That editorial – by 3 authors from the University of California San Francisco cancer center – reminds readers that the costs of robotic prostatectomy (on average, they say, robotic surgery adds approximately $2,200 or 20% to the cost of a prostatectomy), should be compared with those of other high tech treatment alternatives. Namely, intensity modulated radiation therapy (IMRT) or proton-beam therapy, “whose costs,” they write, “both capital and marginal – are far greater.”
The editorialists conclude:
“The ready availability of technology should not be a reason to apply it, particularly for those whom it may not benefit. Indeed, a higher-order priority on the Institute of Medicine’s priority list for comparative effectiveness research is comparing all treatments for localized prostate cancer. The concerns and issues raised by Barry et al (in the robotic vs. open surgery comparison) are hardly unique to surgery, given that IMRT and proton-beam therapy also entail morbidity and greater cost. Indeed, the question at the end of the article regarding whether Medicare should cover (robotic prostatectomy) is, if anything, more relevant to novel radiation techniques, given that although additional costs of robot-assisted surgery are mostly absorbed by hospitals with small increases in reimbursement compared with open surgery, IMRT and proton-beam therapy are reimbursed at much higher rates by Medicare and other payers than either conventional radiation or surgery by any approach.

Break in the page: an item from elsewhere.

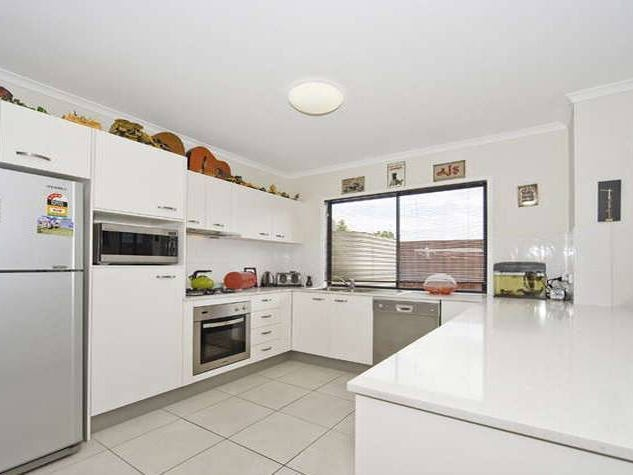 10 Station Avenue, Enoggera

Treatment decisions should be driven by cancer risk and patient preferences for outcomes rather than by financial incentives or availability of technology, be it a robot or a proton accelerator. If clinicians aim to improve the quality, effectiveness, and efficiency of prostate cancer care in the United States and to retain control of disease management in an era of increasingly concerned regulators, we must begin collecting and disclosing patient-reported, risk-adjusted outcomes prospectively across multiple treatment modalities, facilities, and individual providers, and we should advocate for a health care system that rewards quality and efficiency rather than volume and technology alone.”
Meantime, Ezekiel Emanuel (oncologist and former White House adviser) and Steven Pearson (internist with Mass General’s Institute for Technology Assessment) write an opinion piece in the New York Times, entitled, “It Costs More, but Is It Worth More?” They write:
“If you want to know what is wrong with American health care today, exhibit A might be the two new proton beam treatment facilities the Mayo Clinic has begun building, one in Minnesota, the other in Arizona, at a cost of more than $180 million dollars each. They are part of a medical arms race for proton beam machines, which could cost taxpayers billions of dollars for a treatment that, in many cases, appears to be no better than cheaper alternatives.
There is no convincing evidence that proton beam therapy is as good as — much less better than — cheaper types of radiation for any one of these cancers. There has not been a single randomized trial, only small, short-term studies. Such trials cannot evaluate the therapy’s long-term outcomes, nor resolve the concerns that some experts have raised regarding a potentially increased risk of hip fractures, bowel problems or other delayed effects associated with the therapy’s treatment for prostate cancer.
So why is the venerable Mayo Clinic building two proton beam facilities? Because it’s competing against Massachusetts General Hospital, M. D. Anderson in Texas, the University of Pennsylvania, Loma Linda in California — all of which have one. With Medicare reimbursement so generous, and patients and doctors eager for the latest technology, building new machines is sane, profitable business for hospitals like Mayo.
But it is crazy medicine and unsustainable public policy.”